Ntvnews.id, Washington DC - Presiden Amerika Serikat (AS) Donald Trump menegaskan dirinya bukan seorang diktator, meski mengakui bahwa sebagian warga Amerika tampaknya menyukai sosok diktator.
Dilansir dari AFP, Rabu, 27 Agustus 2025, pernyataan tersebut disampaikan Trump saat menandatangani perintah eksekutif terbaru di Ruang Oval Gedung Putih pada Senin, 25 Agustus 2025 waktu setempat. Aturan baru itu memperkuat langkah federal di Washington DC, termasuk pengadilan bagi pelaku pembakaran bendera nasional.
Dalam kesempatan itu, Trump melontarkan kritik kepada media dan lawan politik yang menuduhnya haus kekuasaan.
"Mereka mengatakan 'Kita tidak membutuhkannya. Kebebasan. Kebebasan. Dia seorang diktator. Dia seorang diktator'. Banyak orang berkata: 'Mungkin kita menyukai seorang diktator'," kata Trump di hadapan wartawan.
Baca Juga: Trump Setujui Ribuan Rudal Dikirim ke Ukraina
"Saya tidak menyukai diktator. Saya bukan seorang diktator. Saya orang yang sangat berakal sehat dan cerdas," tegasnya.
Sebelum kembali terpilih untuk periode kedua pada November lalu, Trump memang sempat menyatakan bahwa dirinya akan menjadi "diktator sejak hari pertama".

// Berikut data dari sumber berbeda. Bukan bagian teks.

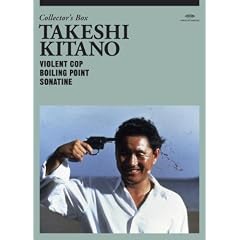 Takeshi Kitano Collector's-Box (3 DVDs)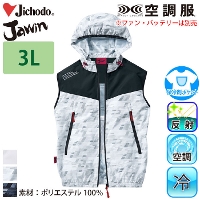 自重堂 [JAWIN] 54130 空調服ベスト（フード付） 【大サイズ】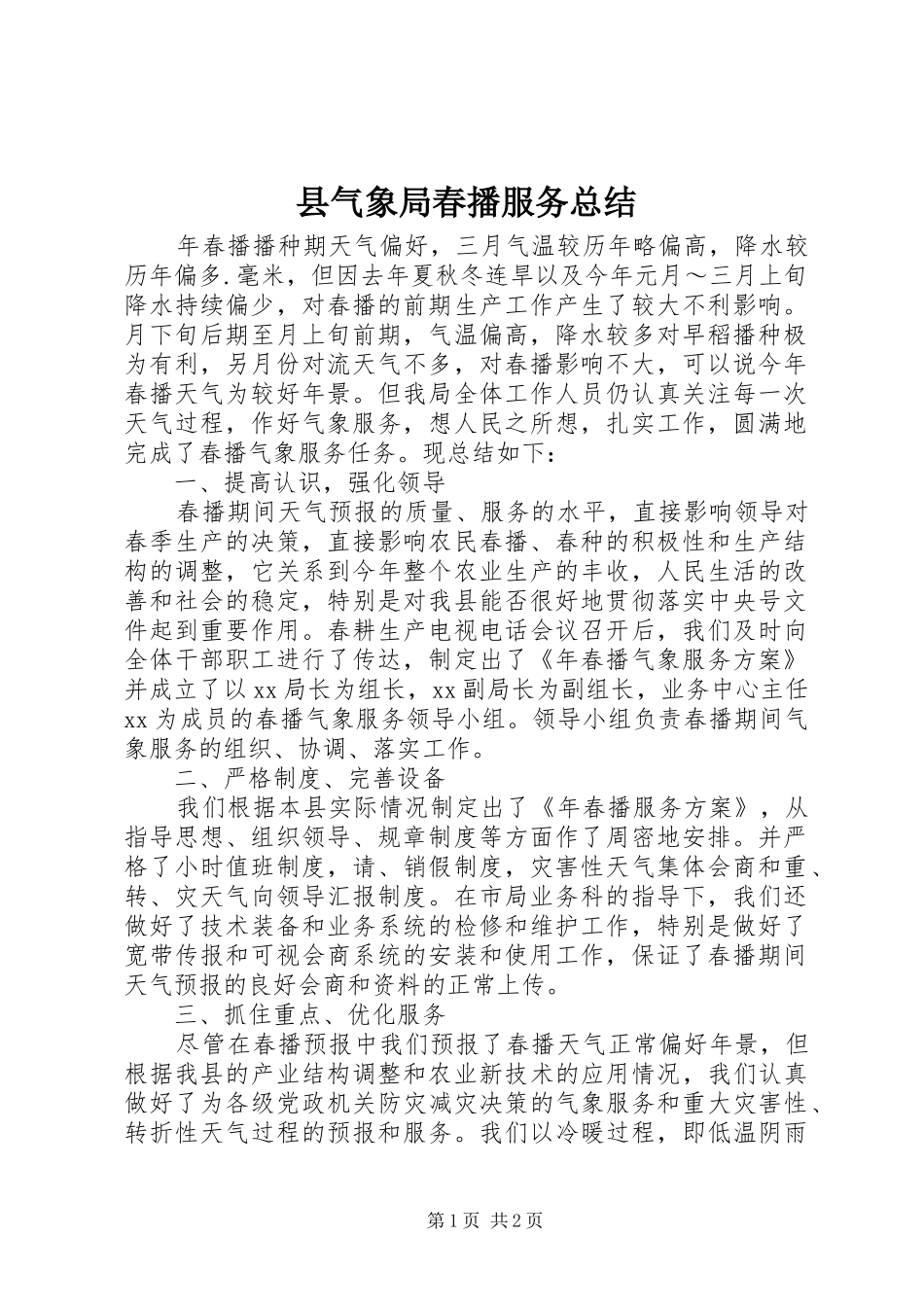 县气象局春播服务总结_第1页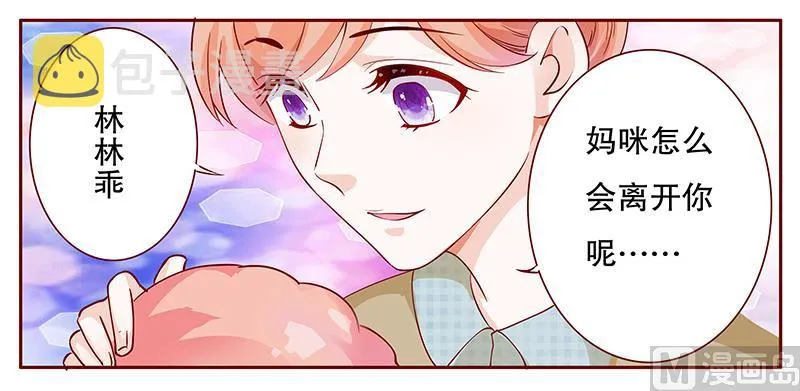 第105话 顾家的血统 第20页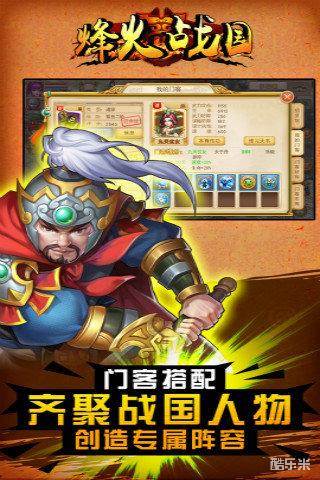 烽火战国手游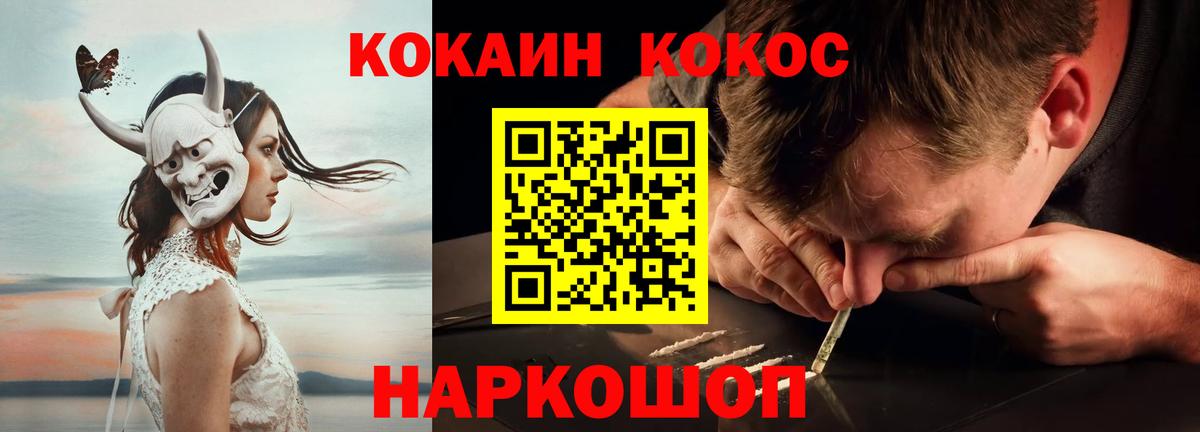 Кудымкар  COCAIN 99%  Cocaine 98%  Вход с VPN 
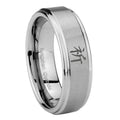 8mm Kanji Prayer Step Edges Brushed Silver Tungsten Ring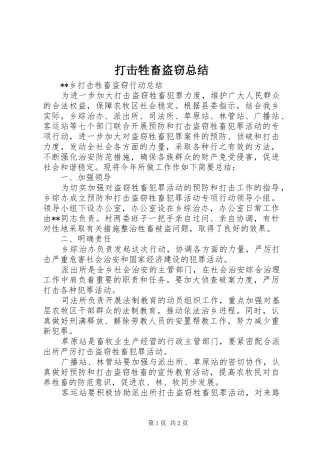 打击牲畜盗窃总结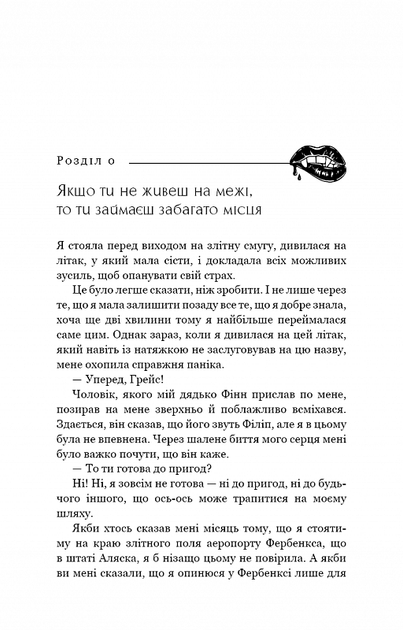 Жага (9786175481592) - изображение 8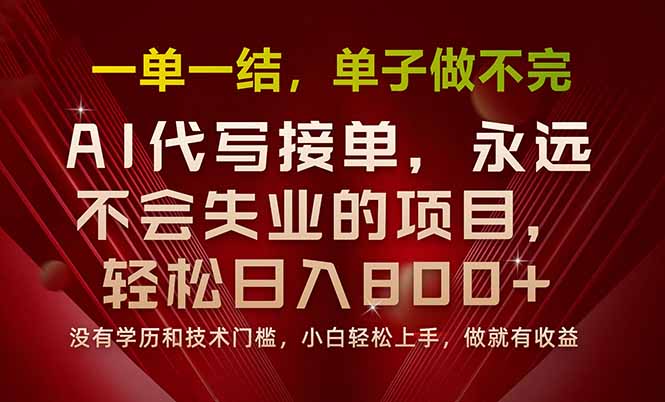 一单一结，做就有钱，多劳多得，单子多到做不完，每天一小时，日入800+-KJ分享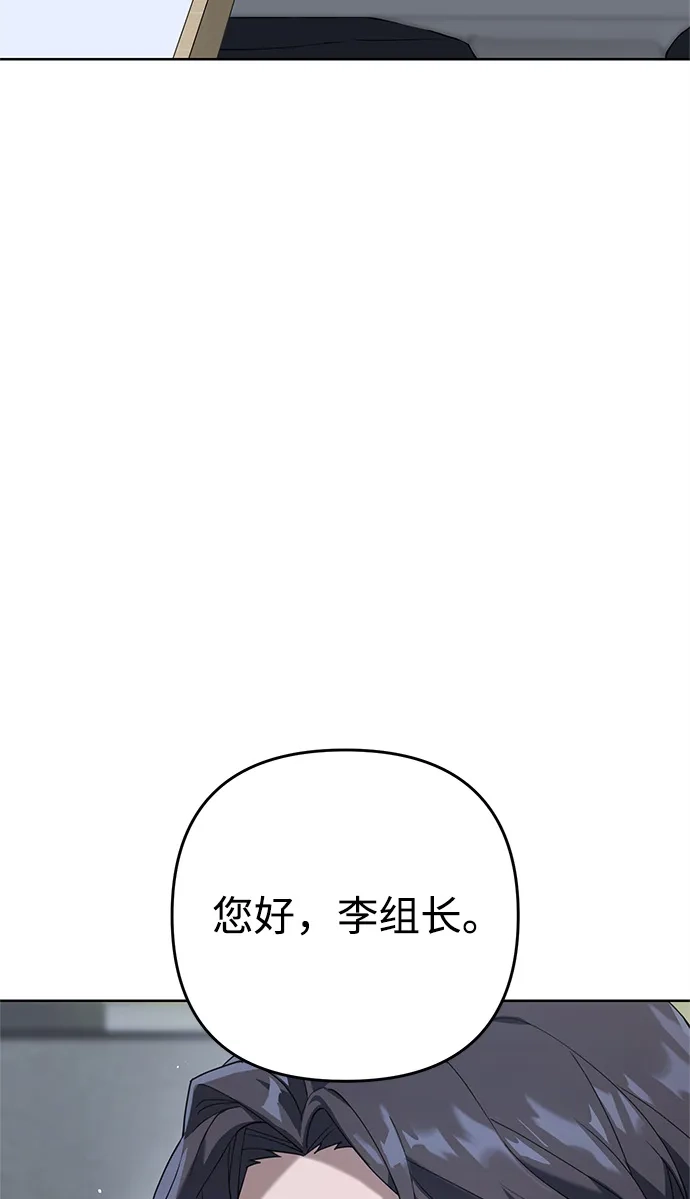 《今天也准时下班》[第1话] 李民秀 第246页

Awal bulan ini, ia mengerahkan Garda Nasional ke Washington DC untuk menangani lonjakan kriminalitas sekaligus mengambil alih kendali federal atas Kepolisian Metropolitan DC. Sejak Minggu, 24 Agustus 2025, pasukan tersebut bahkan mulai berpatroli dengan senjata api di jalanan ibu kota.
Langkah itu menuai kecaman keras dari Partai Demokrat, yang menilai Trump melampaui batas kewenangan presiden. Kritik serupa muncul pada Juni lalu, ketika ia memerintahkan hampir 5.000 tentara ke Los Angeles guna meredam demonstrasi terkait kebijakan imigrasi.
Baca Juga: Trump Bakal Pertemukan Putin-Zelensky Pekan Ini
Trump kini juga mempertimbangkan pengerahan militer ke Chicago dan Baltimore, dua kota basis Partai Demokrat.
Selain itu, ia menandatangani aturan untuk mengadili pembakar bendera AS, meski Mahkamah Agung sejak 1989 sudah menyatakan aksi tersebut dilindungi kebebasan berbicara.
Trump bahkan berencana mengganti nama Departemen Pertahanan kembali menjadi Departemen Perang, sebutan yang digunakan sejak 1789 hingga 1947.
"Pertahanan terlalu defensif," ujarnya.